Hungarian aristocrat

Ferenc Nádasdy (1 July 1937 – 15 January 2013) was a Hungarian aristocrat and a member of the House of Nádasdy.

==Biography==

He was born as Count Ferenc Nádasdy de Nádasd et Fogarasföld (nádasdi és fogarasföldi gróf Nádasdy Ferenc) on 1 July 1937, as the only son of Count Ferenc Mátyás and actress Mária Radó. He had two elder sisters, Júlia Franciska Mária and Katalin. His father was killed in the Second World War on 26 October 1944.

The Communist regime of Hungary prevented him from pursuing his academic studies. As a result, he emigrated to Austria after the Hungarian Revolution of 1956. Later, he moved to Canada, where married Andrea Nikolits de Kékes in Ontario on 10 October 1982. They had no children.

Nádasdy visited Hungary for the first time in 1969. After the end of Communism in Hungary, he returned to his homeland and settled down in Nádasdladány, a former estate of his family. He founded the Nádasdy Foundation in 1991, the aim of which was the cultural preservation of the Nádasdy heritage. He initiated the restoration of the Nádasdy Mansion in 1993.
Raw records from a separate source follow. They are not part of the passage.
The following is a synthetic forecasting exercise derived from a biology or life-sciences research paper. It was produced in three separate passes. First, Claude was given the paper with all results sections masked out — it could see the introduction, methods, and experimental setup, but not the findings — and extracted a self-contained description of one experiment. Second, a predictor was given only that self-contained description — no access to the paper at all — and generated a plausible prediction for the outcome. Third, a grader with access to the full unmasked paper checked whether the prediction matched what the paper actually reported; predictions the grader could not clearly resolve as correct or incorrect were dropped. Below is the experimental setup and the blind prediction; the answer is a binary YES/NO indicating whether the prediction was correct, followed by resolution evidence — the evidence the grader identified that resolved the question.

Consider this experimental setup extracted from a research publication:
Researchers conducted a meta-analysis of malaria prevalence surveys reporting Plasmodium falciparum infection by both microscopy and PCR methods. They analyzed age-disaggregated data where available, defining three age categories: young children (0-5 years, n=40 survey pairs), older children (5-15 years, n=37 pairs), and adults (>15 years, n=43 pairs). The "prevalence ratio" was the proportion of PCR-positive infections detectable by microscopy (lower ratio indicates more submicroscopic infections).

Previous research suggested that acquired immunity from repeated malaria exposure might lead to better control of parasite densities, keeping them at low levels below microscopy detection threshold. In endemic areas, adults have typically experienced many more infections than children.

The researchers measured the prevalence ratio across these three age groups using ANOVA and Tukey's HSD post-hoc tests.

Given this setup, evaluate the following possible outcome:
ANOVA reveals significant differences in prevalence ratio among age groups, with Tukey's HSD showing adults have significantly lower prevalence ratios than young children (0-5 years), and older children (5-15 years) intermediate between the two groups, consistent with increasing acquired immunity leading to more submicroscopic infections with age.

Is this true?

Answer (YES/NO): YES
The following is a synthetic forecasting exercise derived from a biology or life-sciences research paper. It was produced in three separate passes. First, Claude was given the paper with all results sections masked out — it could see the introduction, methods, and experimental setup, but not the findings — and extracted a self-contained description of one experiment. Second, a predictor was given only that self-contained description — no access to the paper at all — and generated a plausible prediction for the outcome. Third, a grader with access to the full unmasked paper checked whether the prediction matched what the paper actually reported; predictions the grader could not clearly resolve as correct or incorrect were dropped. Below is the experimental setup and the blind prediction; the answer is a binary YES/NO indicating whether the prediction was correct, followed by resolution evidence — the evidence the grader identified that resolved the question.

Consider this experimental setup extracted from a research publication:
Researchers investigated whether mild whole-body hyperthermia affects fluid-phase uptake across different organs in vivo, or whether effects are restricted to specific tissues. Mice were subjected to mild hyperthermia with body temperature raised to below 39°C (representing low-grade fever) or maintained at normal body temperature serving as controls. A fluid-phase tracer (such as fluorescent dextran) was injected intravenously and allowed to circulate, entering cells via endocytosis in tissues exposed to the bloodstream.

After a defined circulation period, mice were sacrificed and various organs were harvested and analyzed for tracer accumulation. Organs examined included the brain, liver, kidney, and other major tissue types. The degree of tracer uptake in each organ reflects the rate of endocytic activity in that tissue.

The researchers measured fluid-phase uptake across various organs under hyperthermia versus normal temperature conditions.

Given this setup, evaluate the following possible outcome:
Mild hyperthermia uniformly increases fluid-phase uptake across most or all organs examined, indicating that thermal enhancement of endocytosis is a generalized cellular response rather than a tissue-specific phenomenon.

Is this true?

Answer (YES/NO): NO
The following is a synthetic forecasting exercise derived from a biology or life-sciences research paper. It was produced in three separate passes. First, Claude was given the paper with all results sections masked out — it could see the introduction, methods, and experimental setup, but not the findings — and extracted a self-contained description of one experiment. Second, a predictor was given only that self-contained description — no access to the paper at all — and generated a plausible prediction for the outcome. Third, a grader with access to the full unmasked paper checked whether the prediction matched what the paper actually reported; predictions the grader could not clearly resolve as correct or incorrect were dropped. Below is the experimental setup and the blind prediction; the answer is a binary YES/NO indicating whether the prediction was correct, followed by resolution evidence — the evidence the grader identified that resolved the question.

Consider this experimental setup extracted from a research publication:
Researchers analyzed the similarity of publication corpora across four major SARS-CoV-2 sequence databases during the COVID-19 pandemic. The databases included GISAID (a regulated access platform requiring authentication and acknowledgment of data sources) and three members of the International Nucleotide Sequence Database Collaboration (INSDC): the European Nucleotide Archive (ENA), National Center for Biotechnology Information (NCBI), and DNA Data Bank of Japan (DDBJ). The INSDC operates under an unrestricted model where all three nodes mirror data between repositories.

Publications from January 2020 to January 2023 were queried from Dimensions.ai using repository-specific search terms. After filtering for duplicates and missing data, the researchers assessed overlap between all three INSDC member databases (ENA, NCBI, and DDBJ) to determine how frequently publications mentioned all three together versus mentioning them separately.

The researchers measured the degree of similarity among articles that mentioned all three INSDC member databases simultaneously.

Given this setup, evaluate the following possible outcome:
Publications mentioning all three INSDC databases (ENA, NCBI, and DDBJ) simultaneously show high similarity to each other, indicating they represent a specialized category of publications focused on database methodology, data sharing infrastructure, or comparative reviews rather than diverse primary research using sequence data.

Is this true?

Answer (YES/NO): NO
Nádasdy died after a long illness on 15 January 2013. According to the foundation and the Magyar Távirati Iroda (MTI), he was the last male member of the Hungarian line of the Nádasdy family; however, the family survives – after seven centuries in Hungary – among other in the United States with his first cousin, Count Gábor Nádasdy de Nádasd et Fogarasfold (born 1940), the next head of the House of Nádasdy.